The WSWS published an article at the outset of the war on Iraq—“Media lies and war crimes: the instructive case of Julius Streicher”, [http://www.wsws.org/articles/2003/mar2003/stre-m25.shtml]—that concluded: “The American media has worked as an essential instrument of the Bush administration in deceiving and terrorizing the American people in preparation for war. In many cases—Fox News, the Wall Street Journal editorial pages and countless barking commentators on both network and cable talk shows—they have approached the degraded level of Der Sturmer in promoting an invasion of Iraq and justifying mass murder.... How and when those who are responsible for this war of aggression will be made to pay for their crimes remains to be seen. But there can be no doubt there are many candidates to fill the place in the dock that was occupied by Streicher at Nuremberg.”
Do you disagree with this formulation? Individual soldiers—of course not very many of them—are facing charges now for acts of brutality committed against Iraqi prisoners. Are they more culpable than those who poisoned the public consciousness and, yes, deliberately lied to the American people about the supposed threat posed by Iraq, terrorist ties, etc., thereby paving the way to this brutality?

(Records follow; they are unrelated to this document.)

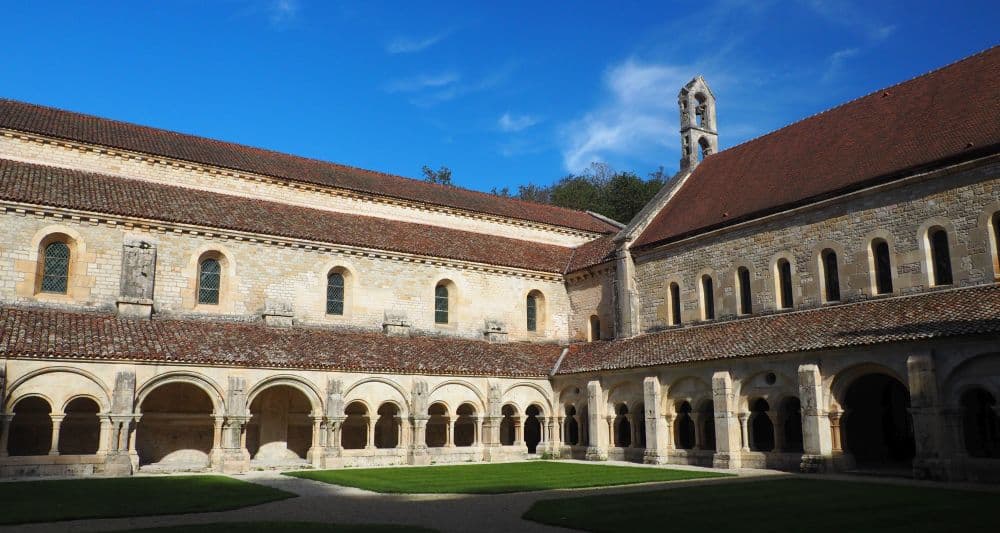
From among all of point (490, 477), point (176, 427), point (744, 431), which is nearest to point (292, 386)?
point (176, 427)

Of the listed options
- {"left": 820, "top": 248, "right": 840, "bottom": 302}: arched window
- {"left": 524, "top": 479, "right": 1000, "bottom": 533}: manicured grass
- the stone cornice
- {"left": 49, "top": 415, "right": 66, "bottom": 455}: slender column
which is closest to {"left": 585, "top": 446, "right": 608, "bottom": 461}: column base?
the stone cornice

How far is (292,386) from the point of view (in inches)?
979

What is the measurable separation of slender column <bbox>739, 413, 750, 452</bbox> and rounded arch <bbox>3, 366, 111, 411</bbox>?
18.6m

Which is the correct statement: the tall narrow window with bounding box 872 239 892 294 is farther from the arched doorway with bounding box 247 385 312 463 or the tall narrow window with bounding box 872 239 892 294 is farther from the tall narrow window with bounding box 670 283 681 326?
the arched doorway with bounding box 247 385 312 463

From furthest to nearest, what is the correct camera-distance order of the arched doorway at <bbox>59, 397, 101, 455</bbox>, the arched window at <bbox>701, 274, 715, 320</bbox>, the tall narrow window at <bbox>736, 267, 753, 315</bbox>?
the arched window at <bbox>701, 274, 715, 320</bbox> < the tall narrow window at <bbox>736, 267, 753, 315</bbox> < the arched doorway at <bbox>59, 397, 101, 455</bbox>

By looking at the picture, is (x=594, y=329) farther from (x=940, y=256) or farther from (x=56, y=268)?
(x=56, y=268)

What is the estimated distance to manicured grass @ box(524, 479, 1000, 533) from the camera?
11438mm

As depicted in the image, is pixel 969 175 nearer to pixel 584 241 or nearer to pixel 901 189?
pixel 901 189

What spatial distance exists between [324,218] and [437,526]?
21373 millimetres

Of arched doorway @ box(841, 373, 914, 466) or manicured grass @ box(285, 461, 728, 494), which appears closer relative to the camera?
manicured grass @ box(285, 461, 728, 494)

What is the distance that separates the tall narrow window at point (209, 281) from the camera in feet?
89.2

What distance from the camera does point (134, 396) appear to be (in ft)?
72.3

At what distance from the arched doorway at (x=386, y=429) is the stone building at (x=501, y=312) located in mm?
84

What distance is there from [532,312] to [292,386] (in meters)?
13.0
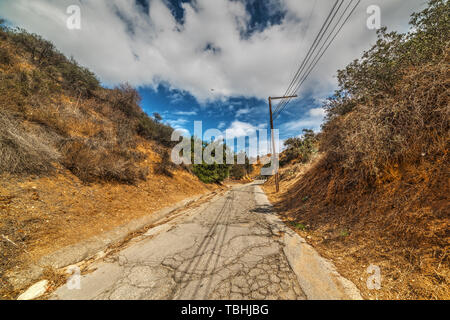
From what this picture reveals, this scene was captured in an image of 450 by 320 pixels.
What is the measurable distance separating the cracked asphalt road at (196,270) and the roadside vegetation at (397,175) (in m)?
1.22

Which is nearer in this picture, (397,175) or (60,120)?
(397,175)

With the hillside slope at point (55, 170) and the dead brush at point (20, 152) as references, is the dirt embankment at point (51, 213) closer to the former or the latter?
the hillside slope at point (55, 170)

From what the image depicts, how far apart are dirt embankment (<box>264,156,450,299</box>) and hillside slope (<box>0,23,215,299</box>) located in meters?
5.63

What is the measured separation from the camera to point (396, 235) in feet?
8.89

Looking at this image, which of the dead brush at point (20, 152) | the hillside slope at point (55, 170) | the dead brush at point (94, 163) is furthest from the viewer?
the dead brush at point (94, 163)

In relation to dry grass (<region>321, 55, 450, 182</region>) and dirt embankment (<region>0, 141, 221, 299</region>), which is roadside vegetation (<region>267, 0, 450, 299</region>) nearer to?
dry grass (<region>321, 55, 450, 182</region>)

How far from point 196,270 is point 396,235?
3761 millimetres

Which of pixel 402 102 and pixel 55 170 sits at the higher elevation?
pixel 402 102

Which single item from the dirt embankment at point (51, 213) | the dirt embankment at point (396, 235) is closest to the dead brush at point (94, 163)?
the dirt embankment at point (51, 213)

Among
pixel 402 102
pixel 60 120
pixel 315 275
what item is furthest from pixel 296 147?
pixel 60 120

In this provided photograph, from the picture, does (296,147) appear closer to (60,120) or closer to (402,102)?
(402,102)

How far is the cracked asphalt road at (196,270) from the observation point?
2.23 metres
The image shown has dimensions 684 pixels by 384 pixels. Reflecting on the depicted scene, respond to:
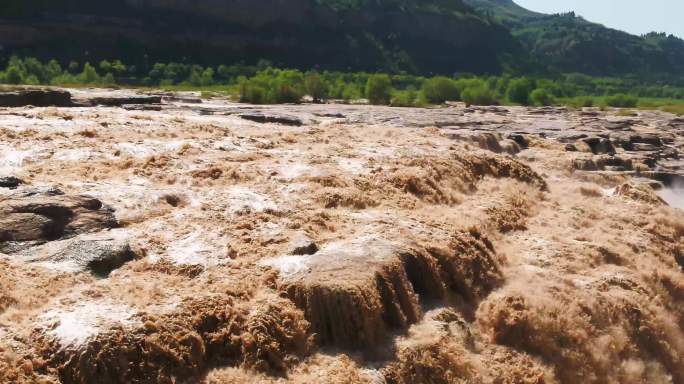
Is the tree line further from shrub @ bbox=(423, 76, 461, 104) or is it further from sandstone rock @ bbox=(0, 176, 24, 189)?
sandstone rock @ bbox=(0, 176, 24, 189)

I believe if one takes the body of Friedman’s work, innocent explanations, including stupidity, are not credible. He has written one column after another promoting the US aggression in Iraq, never bothering himself that his latest justification contradicts the previous ones.
But, let’s take another example, his colleague at the Times, Judith Miller. Here is someone who, under journalistic cover, pursued a political agenda that corresponds directly to that of the Washington group that planned and executed the war. She made herself a conduit for false intelligence from Ahmed Chalabi’s Iraqi National Congress concerning weapons of mass destruction—propaganda that then was picked up as hard news by media outlets throughout the country making the case to the public for war. And—according to credible press accounts—she ended up practically running one of the military units sent into Iraq to hunt for WMDs. Are we to believe that the First Amendment protects such activities?

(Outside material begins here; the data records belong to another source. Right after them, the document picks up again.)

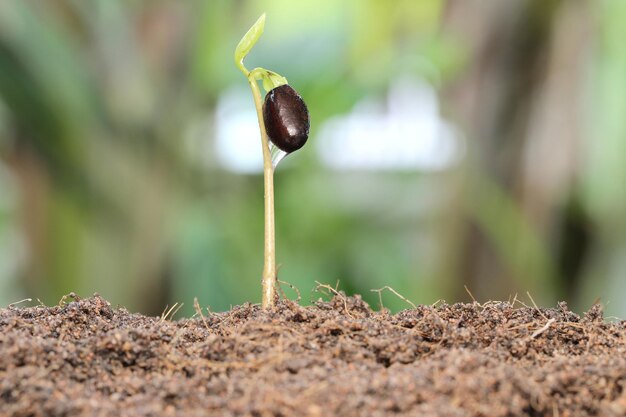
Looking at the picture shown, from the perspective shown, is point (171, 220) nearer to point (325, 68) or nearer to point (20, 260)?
point (20, 260)

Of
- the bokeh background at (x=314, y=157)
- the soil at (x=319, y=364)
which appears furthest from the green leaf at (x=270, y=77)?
the bokeh background at (x=314, y=157)

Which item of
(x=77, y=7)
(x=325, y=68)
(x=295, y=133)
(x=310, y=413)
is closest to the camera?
(x=310, y=413)

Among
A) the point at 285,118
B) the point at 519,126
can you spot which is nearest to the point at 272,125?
the point at 285,118

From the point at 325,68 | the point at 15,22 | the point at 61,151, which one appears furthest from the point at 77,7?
the point at 325,68

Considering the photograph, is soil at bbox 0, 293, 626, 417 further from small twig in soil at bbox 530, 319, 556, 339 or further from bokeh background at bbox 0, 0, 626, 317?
bokeh background at bbox 0, 0, 626, 317

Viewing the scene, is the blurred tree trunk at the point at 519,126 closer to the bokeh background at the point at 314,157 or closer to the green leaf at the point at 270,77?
the bokeh background at the point at 314,157
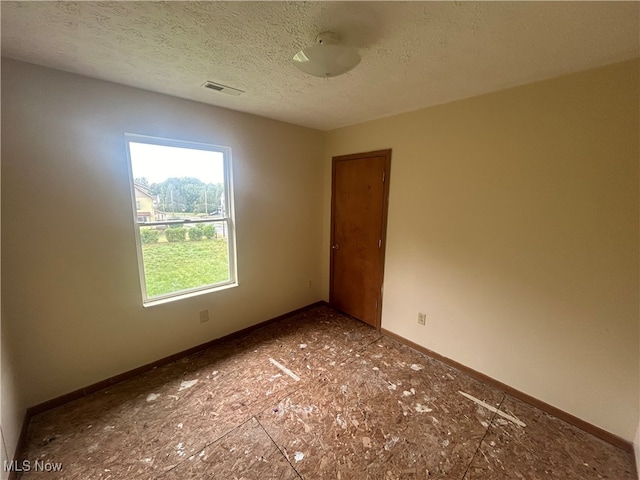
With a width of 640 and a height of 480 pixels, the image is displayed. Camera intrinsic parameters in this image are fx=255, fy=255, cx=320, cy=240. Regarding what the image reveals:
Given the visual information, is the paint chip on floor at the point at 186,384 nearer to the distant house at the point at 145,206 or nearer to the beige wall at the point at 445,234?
the beige wall at the point at 445,234

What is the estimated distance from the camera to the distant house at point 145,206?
2.11 meters

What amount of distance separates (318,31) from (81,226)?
206 cm

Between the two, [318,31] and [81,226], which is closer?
[318,31]

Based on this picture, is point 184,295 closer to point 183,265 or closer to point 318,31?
point 183,265

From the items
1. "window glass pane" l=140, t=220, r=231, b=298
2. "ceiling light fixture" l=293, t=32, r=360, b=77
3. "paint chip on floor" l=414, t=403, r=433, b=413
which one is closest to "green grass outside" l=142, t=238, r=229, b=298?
"window glass pane" l=140, t=220, r=231, b=298

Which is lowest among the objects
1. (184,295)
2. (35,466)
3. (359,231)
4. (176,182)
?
(35,466)

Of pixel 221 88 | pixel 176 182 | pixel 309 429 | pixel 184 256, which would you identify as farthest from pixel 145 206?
pixel 309 429

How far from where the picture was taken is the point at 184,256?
244cm

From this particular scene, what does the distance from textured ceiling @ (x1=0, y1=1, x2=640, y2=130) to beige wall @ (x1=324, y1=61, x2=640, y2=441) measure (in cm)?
26

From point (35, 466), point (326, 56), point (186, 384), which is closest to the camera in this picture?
point (326, 56)

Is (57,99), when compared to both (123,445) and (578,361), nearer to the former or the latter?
(123,445)

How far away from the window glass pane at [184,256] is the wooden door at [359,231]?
1.41 metres

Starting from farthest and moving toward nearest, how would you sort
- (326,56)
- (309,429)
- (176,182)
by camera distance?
(176,182) < (309,429) < (326,56)

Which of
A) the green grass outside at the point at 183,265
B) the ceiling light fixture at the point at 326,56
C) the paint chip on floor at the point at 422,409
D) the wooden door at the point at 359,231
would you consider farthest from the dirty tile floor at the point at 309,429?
the ceiling light fixture at the point at 326,56
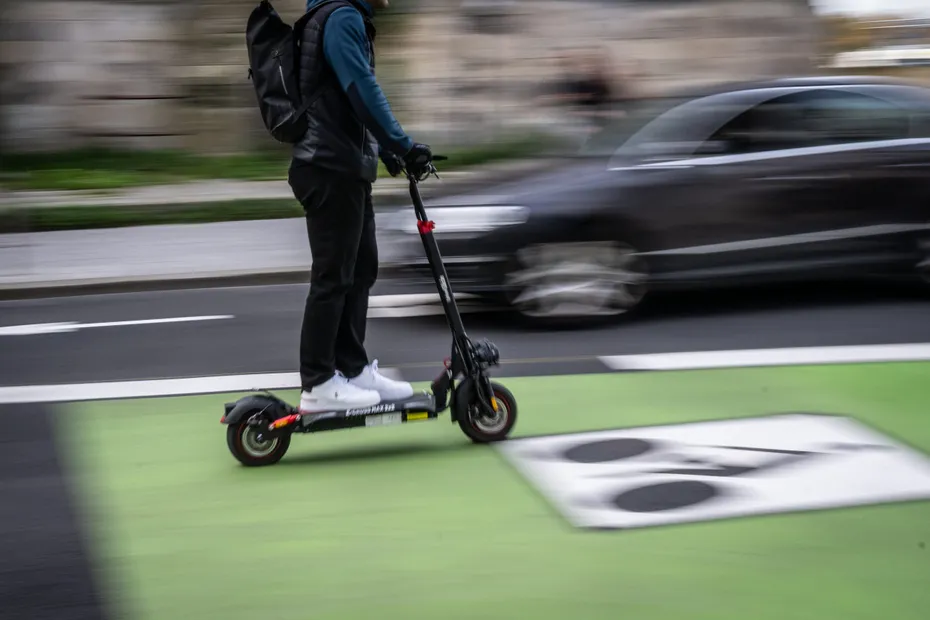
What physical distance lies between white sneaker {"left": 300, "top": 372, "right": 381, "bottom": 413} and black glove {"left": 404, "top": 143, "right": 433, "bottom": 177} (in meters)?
0.88

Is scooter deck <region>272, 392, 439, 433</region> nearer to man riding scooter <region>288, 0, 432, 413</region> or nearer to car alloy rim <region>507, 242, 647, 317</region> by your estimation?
man riding scooter <region>288, 0, 432, 413</region>

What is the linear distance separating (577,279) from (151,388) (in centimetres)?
256

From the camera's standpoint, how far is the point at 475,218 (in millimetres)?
7816

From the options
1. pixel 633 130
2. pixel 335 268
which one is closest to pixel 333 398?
pixel 335 268

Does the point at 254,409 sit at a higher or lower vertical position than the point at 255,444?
higher

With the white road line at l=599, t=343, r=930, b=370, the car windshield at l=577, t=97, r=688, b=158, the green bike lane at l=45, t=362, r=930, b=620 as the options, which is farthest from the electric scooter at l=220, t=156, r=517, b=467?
the car windshield at l=577, t=97, r=688, b=158

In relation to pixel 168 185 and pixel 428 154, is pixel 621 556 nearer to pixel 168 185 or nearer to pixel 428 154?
pixel 428 154

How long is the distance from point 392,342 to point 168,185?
874 cm

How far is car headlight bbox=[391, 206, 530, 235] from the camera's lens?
7.77 metres

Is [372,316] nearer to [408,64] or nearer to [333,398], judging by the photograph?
[333,398]

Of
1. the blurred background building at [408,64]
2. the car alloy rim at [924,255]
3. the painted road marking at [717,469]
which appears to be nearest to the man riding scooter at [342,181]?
the painted road marking at [717,469]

The First Amendment that you cite is supposed to embody freedom of expression and protect written opinion and public speech against state interference and suppression. These are principles that the socialist movement defends. We have repeatedly opposed attempts to suppress even right-wing speech and publications arguing that any such actions would only create the precedent for the state turning far more brutally against its working class and socialist opponents.
It has become increasingly clear, however, that the greatest immediate threat to free expression and the right of the public to objective information in the US is not government suppression, but the corporate stranglehold over the mass media, summed up in the control of the broadcast networks by a set of four giant corporations—General Electric, Viacom, Disney and the Murdoch’s News Corporation. Print journalism has itself been increasingly consolidated in the hands of a few major national newspaper conglomerates. What little independence the so-called “Fourth Estate” previously had from the government and the corporations has increasingly vanished.
We are not demanding that the Bush administration or the US Justice Department investigate and prosecute Friedman—a decidedly unlikely scenario—or anybody else. What we have repeatedly suggested is that an independent investigation into how this criminal war was foisted upon the American people should be organized as part of the struggle to mobilize the working class against the war and for the transformation of the social system responsible for it.
Should such an investigation establish that media executives and even prominent national columnists were directly complicit with the Bush administration in advocating this war and in deceiving the American people, I think that the precedent of Julius Streicher at Nuremberg would apply.